Link to King 5 Interview

Here is a link to the King 5 Interview I did this morning.  It’s only a few minutes.   Enjoy.



TV Interview – KING 5 – 9:40 AM Sunday

King 5

Friends, I am going to be interviewed on KING 5 TV on their Sunday morning news show at 9:40 AM.  It is a 3 minute interview, so if you blink, you will miss it.

If you are not in Seattle, you can watch it on your computer.

I think to watch live stream you need to remove your ad blocker.

Shabbat Shalom.   Karen




Book cover from postcard

I am thrilled to announce that the book is out!

It is for sale on Amazon – in paperback and kindle.

The audio book is being worked on and should be ready in early October.

I have no words to express my gratitude to all of you who have followed these blog posts for these three years.  Together we have journeyed to the depths of hell and emerged to the joy of living each day anew.

Let’s all celebrate at a Book Launch Party – October 14 from 5 to 7 at Minyan Ohr Chadash (51st and S. Brighton Street, Seattle).   You are all part of this story!  This is your book too.  Please spread the word about the book and about the events.

After you read the book (I hope you will), please write a review on Amazon.  It will help to publicize the book and get Sam and Esther’s story out to the world.

In October I will be having book events all around the city – see my website for more information.

I wish each of you a healthy and happy year.

B’ahava.  Karen



וֶהֱוֵי מְקַבֵּל אֶת כָּל הָאָדָם בְּסֵבֶר פָּנִים יָפוֹת

Receive every person with a pleasant countenance
This phrase from Pirkei Avot, Ethics of our Fathers (1:15), crowns Sam Goldberg’s gravestone, along with the verses from Psalms 30 that Shlomo turned into a song in honor of the Styś family.

See recent blog post about the song:

To me this phrase describes Sam above all else.
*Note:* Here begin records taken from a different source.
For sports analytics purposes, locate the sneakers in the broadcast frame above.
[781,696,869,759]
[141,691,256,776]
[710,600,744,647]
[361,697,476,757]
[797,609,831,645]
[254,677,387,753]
He heeded these ancient words naturally and when he saw a friend, a neighbor, a stranger, he greeted them like they were the most important person on the planet.

“Hi, how are you!” he would say with his thick Yiddish accent.

I can still hear it like it was yesterday. But he is no longer here and as we commemorate his fourteenth Yahrzeit (anniversary of his death), I wish to say that I miss him.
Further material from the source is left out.